You drive through Atlanta (or, for that matter, Dallas or Houston) and take a look around, and up, and you wonder, what is this place? Is this a place? What’s going on here? Is this place trying to outdo New York or be something new under the sun? Is this progress, and if it is progress, is progress good or bad or both, and if both, how do you tell the good from the bad?
Like most great historical changes, the change happens before our inkling of it and before its consequences begin to dawn on us. It is really a bit too much to take in, considering the history of the past one hundred and fifty years. The South in its present state might be compared to a man who has had a bad toothache for as long as he can remember and has all of a sudden gotten over it.
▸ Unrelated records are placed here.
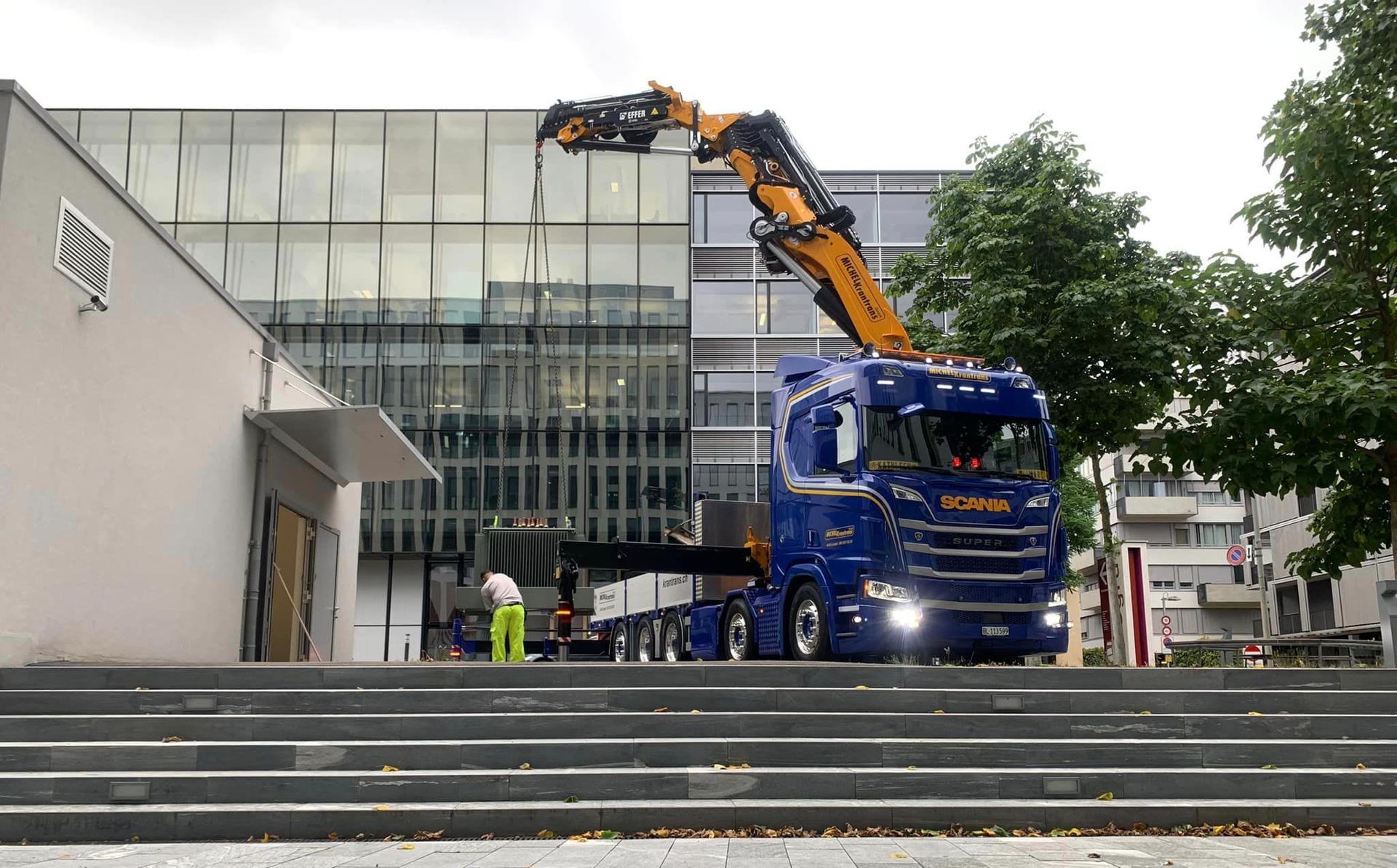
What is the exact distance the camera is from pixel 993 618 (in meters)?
12.9

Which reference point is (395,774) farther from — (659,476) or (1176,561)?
(1176,561)

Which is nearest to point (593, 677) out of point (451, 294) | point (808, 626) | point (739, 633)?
point (808, 626)

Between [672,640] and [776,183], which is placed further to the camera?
[672,640]

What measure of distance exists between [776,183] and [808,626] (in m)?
7.18

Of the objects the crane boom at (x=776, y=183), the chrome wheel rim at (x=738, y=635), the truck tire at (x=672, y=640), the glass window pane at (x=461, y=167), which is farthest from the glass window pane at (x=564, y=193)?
the chrome wheel rim at (x=738, y=635)

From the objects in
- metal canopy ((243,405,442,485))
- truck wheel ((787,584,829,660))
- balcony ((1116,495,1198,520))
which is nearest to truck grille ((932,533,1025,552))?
truck wheel ((787,584,829,660))

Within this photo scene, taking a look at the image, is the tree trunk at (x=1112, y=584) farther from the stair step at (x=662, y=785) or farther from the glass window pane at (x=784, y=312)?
the glass window pane at (x=784, y=312)

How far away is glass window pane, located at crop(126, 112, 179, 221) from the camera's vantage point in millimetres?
38719

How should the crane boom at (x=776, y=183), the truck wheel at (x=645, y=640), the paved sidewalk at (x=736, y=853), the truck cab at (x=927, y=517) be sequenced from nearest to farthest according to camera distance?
1. the paved sidewalk at (x=736, y=853)
2. the truck cab at (x=927, y=517)
3. the crane boom at (x=776, y=183)
4. the truck wheel at (x=645, y=640)

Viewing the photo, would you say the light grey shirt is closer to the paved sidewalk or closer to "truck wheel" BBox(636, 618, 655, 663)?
"truck wheel" BBox(636, 618, 655, 663)

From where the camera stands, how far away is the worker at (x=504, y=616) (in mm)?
16016

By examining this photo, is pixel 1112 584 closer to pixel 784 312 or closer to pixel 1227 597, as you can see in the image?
pixel 784 312

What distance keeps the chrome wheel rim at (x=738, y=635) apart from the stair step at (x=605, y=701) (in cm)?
517

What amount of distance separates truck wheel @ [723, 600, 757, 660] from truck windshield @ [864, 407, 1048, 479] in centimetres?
344
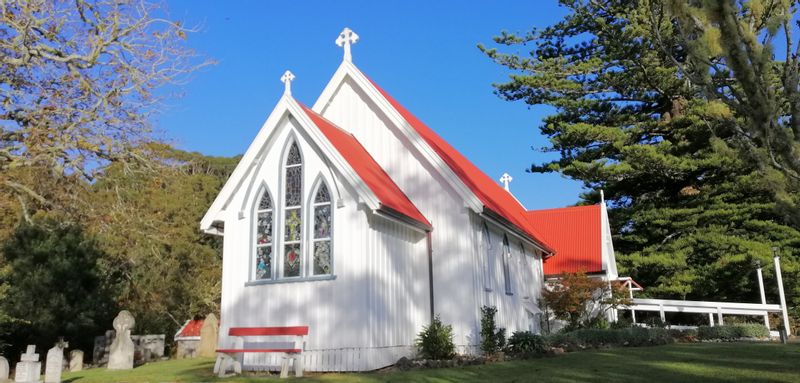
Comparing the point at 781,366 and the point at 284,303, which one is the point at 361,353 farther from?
the point at 781,366

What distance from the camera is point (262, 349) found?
523 inches

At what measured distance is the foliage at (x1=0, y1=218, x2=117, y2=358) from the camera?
20297 millimetres

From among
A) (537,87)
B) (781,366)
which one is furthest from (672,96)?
(781,366)

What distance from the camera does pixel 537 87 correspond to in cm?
3572

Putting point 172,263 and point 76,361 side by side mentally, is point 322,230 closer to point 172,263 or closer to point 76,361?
point 76,361

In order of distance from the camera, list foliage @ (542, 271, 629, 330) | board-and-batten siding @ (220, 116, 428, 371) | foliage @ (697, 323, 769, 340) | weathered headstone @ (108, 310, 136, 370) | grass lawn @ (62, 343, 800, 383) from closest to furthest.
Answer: grass lawn @ (62, 343, 800, 383), board-and-batten siding @ (220, 116, 428, 371), weathered headstone @ (108, 310, 136, 370), foliage @ (697, 323, 769, 340), foliage @ (542, 271, 629, 330)

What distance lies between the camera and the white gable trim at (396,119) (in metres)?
16.0

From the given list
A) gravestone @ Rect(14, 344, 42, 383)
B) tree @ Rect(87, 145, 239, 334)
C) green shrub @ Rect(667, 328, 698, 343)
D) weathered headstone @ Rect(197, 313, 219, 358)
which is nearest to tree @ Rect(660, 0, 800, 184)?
green shrub @ Rect(667, 328, 698, 343)

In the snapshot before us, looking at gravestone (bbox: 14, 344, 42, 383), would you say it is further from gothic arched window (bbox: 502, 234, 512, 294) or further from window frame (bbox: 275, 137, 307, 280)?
gothic arched window (bbox: 502, 234, 512, 294)

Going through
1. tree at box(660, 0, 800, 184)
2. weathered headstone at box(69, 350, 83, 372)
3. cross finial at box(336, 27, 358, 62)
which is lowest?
weathered headstone at box(69, 350, 83, 372)

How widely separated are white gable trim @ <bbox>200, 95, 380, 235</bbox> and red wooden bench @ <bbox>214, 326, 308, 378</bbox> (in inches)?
117

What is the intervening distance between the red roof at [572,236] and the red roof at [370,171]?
1110 cm

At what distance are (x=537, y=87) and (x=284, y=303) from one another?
25683 mm

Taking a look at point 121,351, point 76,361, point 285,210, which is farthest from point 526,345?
point 76,361
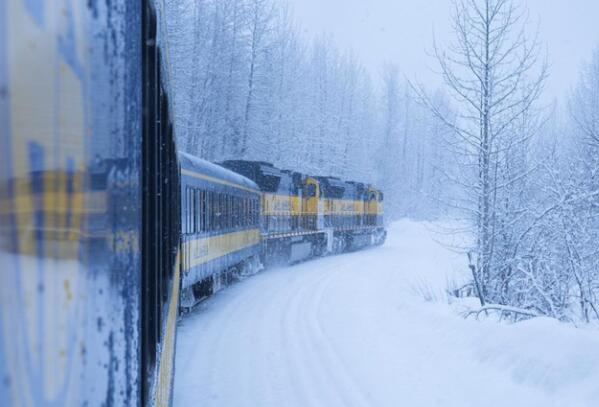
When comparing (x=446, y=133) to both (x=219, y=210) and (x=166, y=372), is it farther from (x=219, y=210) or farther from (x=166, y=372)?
(x=166, y=372)

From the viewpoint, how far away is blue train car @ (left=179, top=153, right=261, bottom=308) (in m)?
9.07

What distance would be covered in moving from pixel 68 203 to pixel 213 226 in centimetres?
1041

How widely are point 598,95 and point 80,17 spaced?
32824mm

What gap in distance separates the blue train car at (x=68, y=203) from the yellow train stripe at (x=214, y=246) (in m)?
7.63

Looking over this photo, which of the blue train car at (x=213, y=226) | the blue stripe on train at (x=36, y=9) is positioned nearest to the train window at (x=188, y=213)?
the blue train car at (x=213, y=226)

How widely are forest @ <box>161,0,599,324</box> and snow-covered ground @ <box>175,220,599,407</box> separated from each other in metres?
1.11

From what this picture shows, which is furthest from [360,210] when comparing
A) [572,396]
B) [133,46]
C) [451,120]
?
[133,46]

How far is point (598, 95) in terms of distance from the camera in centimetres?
2834

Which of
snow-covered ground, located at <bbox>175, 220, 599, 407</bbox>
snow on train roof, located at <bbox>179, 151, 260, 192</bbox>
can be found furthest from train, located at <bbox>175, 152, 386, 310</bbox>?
snow-covered ground, located at <bbox>175, 220, 599, 407</bbox>

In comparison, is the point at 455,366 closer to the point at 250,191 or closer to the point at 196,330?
the point at 196,330

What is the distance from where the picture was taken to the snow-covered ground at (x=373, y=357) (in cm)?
590

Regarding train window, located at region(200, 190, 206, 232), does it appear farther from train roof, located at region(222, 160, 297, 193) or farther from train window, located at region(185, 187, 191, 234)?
train roof, located at region(222, 160, 297, 193)

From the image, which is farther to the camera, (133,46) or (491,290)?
(491,290)

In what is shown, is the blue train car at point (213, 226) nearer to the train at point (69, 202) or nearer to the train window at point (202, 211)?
the train window at point (202, 211)
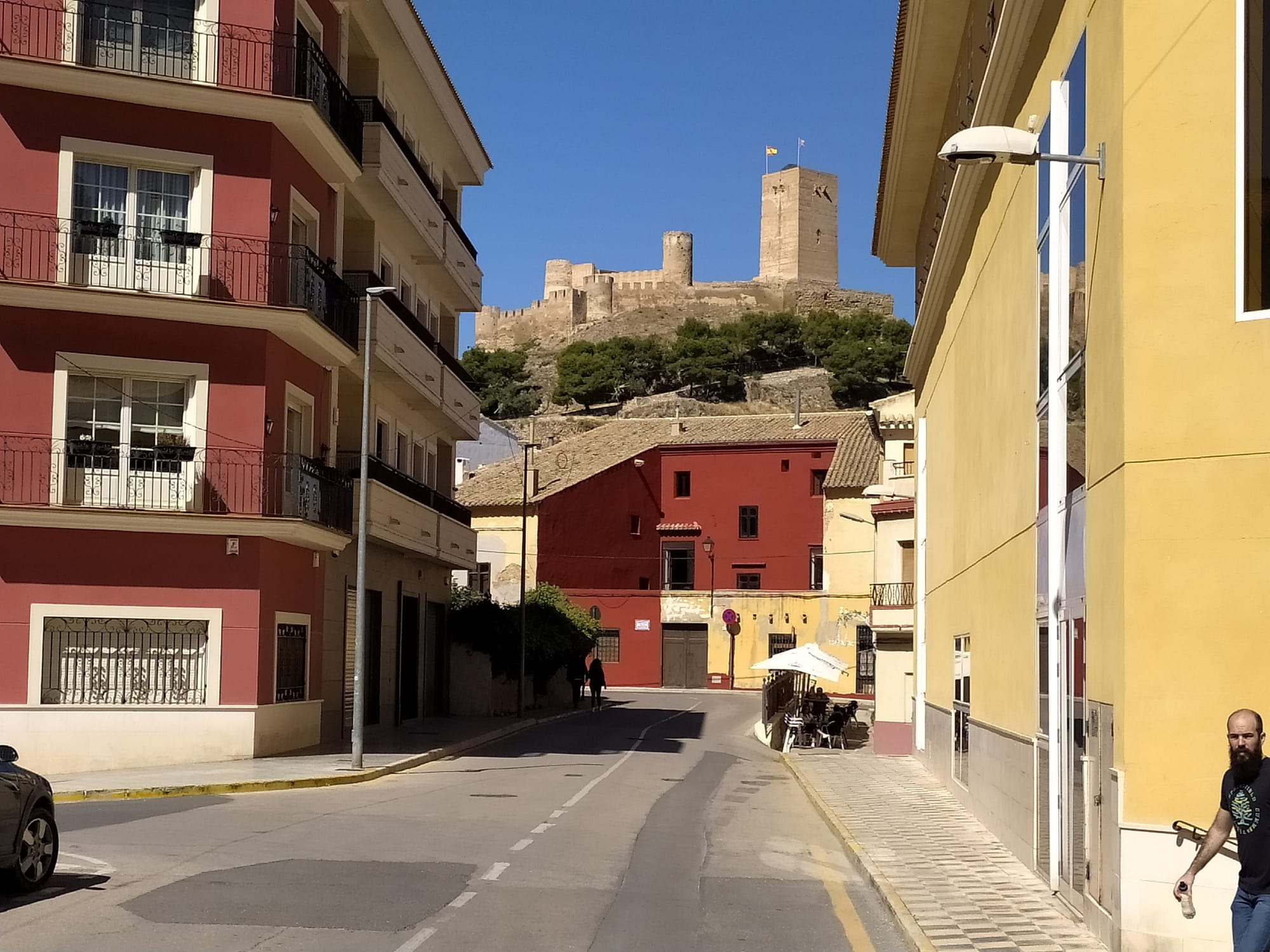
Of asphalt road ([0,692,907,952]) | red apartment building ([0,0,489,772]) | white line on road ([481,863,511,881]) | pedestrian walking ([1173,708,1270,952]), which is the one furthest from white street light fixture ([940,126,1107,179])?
red apartment building ([0,0,489,772])

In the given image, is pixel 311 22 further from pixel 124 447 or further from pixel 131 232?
pixel 124 447

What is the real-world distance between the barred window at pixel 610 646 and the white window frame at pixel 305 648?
39058mm

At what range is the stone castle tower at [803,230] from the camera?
13650 cm

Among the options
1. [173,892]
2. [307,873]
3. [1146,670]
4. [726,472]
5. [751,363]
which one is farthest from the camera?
[751,363]

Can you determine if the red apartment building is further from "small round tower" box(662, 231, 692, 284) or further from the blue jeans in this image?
"small round tower" box(662, 231, 692, 284)

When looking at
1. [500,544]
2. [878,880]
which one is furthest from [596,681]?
[878,880]

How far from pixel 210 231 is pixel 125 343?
2.30m

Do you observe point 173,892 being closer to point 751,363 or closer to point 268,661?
point 268,661

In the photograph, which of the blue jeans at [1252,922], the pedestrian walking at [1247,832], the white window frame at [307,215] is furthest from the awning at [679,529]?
the blue jeans at [1252,922]

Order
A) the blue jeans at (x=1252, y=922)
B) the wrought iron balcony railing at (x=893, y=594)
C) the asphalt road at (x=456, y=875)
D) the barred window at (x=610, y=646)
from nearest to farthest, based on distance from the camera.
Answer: the blue jeans at (x=1252, y=922) < the asphalt road at (x=456, y=875) < the wrought iron balcony railing at (x=893, y=594) < the barred window at (x=610, y=646)

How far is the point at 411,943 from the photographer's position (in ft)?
30.9

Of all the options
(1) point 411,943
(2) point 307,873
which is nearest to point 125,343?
(2) point 307,873

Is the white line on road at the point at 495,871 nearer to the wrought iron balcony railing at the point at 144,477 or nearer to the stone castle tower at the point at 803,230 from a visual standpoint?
the wrought iron balcony railing at the point at 144,477

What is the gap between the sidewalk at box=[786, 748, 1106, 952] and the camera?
32.7 ft
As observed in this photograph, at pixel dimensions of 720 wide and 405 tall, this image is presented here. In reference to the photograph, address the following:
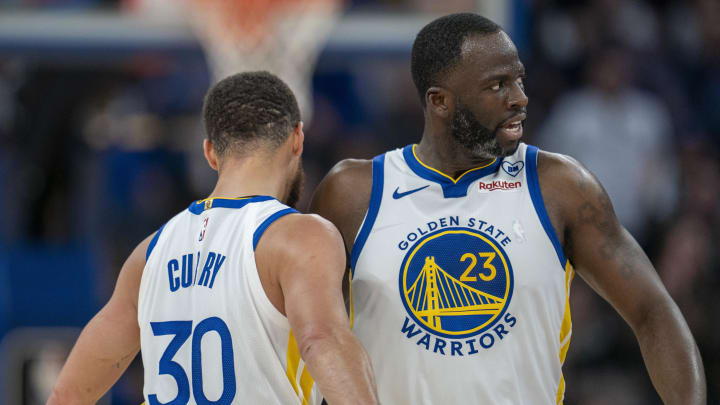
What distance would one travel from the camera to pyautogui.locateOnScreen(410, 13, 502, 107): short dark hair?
3.66 metres

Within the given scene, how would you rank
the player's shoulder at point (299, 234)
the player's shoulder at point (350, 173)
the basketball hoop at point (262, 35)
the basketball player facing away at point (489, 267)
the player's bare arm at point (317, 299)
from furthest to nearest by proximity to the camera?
the basketball hoop at point (262, 35) < the player's shoulder at point (350, 173) < the basketball player facing away at point (489, 267) < the player's shoulder at point (299, 234) < the player's bare arm at point (317, 299)

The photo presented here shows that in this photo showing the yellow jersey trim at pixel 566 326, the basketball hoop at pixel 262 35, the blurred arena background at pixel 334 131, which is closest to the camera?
the yellow jersey trim at pixel 566 326

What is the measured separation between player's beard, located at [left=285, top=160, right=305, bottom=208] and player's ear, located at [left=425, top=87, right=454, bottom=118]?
53 centimetres

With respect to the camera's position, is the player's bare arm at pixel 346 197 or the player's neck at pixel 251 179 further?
the player's bare arm at pixel 346 197

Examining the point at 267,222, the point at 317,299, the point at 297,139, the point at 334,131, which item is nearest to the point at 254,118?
the point at 297,139

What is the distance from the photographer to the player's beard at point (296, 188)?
3703 millimetres

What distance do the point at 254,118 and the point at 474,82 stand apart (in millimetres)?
783

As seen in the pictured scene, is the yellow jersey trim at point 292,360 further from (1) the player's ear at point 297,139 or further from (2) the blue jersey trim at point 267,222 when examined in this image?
(1) the player's ear at point 297,139

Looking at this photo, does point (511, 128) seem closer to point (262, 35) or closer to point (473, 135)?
point (473, 135)

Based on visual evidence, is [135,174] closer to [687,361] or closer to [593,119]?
[593,119]

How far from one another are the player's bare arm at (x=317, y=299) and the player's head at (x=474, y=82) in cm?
67

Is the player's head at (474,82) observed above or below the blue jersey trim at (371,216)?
above

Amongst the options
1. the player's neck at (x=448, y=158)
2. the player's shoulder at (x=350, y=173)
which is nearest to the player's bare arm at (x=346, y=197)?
the player's shoulder at (x=350, y=173)

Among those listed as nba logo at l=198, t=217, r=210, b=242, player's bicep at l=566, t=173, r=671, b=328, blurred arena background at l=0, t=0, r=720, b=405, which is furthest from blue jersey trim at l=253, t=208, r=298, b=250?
blurred arena background at l=0, t=0, r=720, b=405
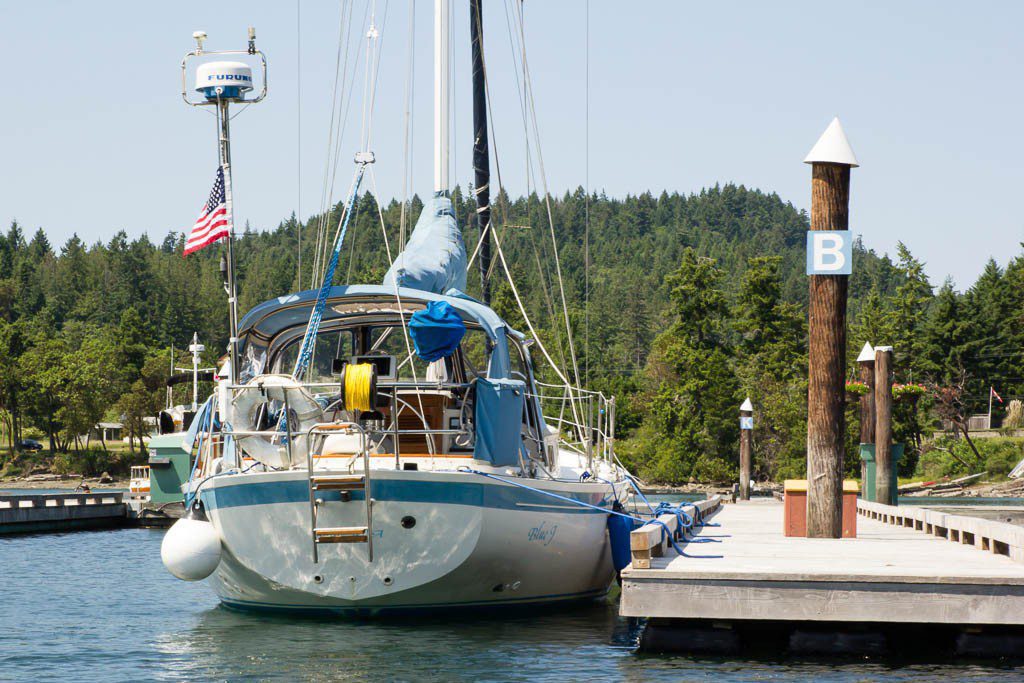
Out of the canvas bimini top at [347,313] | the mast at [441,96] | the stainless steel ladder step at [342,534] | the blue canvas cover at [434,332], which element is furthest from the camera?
the mast at [441,96]

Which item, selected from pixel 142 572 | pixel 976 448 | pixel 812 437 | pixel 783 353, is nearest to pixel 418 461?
pixel 812 437

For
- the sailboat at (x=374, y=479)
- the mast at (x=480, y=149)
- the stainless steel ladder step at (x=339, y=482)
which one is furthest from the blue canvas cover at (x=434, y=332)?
the mast at (x=480, y=149)

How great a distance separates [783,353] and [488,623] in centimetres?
7238

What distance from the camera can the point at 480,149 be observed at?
24234mm

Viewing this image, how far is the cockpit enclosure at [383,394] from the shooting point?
1570cm

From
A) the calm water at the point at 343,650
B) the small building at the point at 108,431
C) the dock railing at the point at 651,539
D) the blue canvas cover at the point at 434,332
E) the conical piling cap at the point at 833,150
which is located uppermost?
the conical piling cap at the point at 833,150

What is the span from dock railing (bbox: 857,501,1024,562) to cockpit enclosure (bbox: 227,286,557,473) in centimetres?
560

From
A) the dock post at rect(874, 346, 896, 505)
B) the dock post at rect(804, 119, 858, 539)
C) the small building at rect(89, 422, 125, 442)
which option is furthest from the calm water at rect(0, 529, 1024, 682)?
the small building at rect(89, 422, 125, 442)

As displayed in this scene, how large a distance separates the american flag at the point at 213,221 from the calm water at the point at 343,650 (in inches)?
188

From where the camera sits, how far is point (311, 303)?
1727cm

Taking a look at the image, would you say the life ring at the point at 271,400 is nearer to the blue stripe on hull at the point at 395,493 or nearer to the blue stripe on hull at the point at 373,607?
the blue stripe on hull at the point at 395,493

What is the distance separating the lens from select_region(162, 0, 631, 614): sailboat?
14945 mm

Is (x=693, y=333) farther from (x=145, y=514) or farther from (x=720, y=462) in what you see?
(x=145, y=514)

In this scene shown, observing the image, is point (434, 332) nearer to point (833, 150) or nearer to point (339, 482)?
point (339, 482)
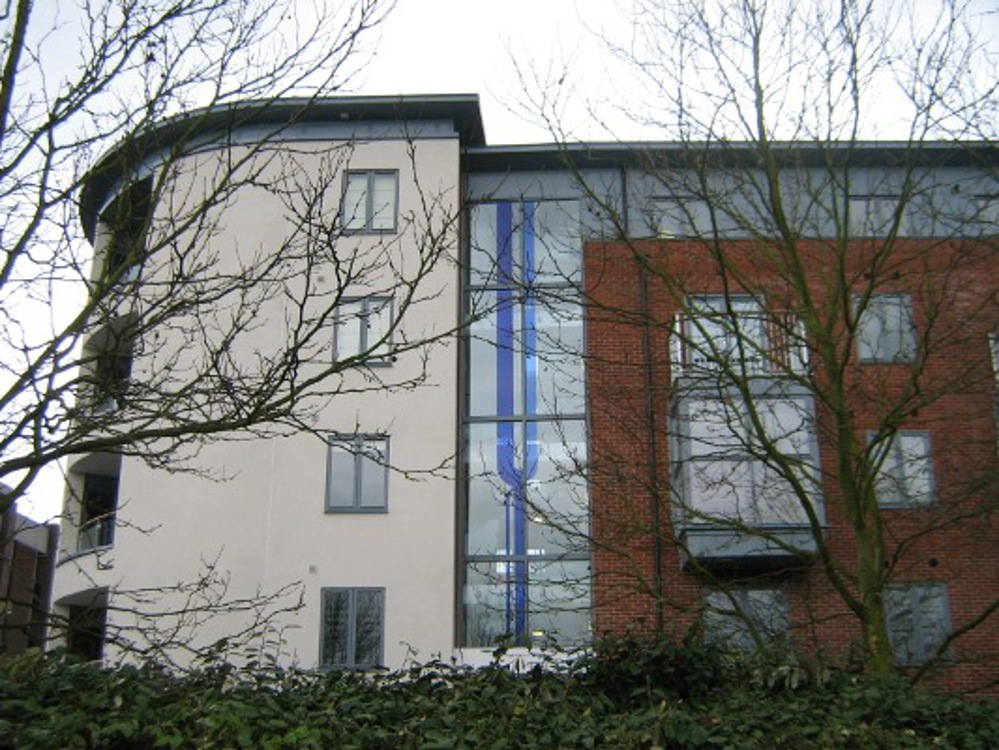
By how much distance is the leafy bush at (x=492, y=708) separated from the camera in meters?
6.36

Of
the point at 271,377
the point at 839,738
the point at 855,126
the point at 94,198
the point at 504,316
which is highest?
the point at 504,316

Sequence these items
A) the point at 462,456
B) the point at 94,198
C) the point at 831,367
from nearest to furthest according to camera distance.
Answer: the point at 94,198, the point at 831,367, the point at 462,456

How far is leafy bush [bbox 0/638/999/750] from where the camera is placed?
20.9 ft

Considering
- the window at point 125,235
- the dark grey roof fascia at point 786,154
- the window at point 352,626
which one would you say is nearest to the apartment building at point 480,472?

So constant and nagging had been the pain that he had long since come to accept it as the normal unpleasant condition of his existence. In fact, he could not imagine life without it. How does such a man spend his time, energies, talents, mental capacities? In seeking relief from the pain, by drugs, anesthesia, distraction, war, whatever—or, failing that, by actually enjoying the pain, the way one probes an aching tooth with one’s tongue.
Then one morning he wakes to find the pain gone. At first he doesn’t know what has happened, except that things are different, radically different. Then he realizes what has happened and takes pleasure in it. He can’t believe his good fortune. But, as time goes on, he discovers that he is faced with a new and somewhat unsettling problem. The problem is, what is he going to do with himself now that he no longer has the pain to worry about, the tooth to tongue?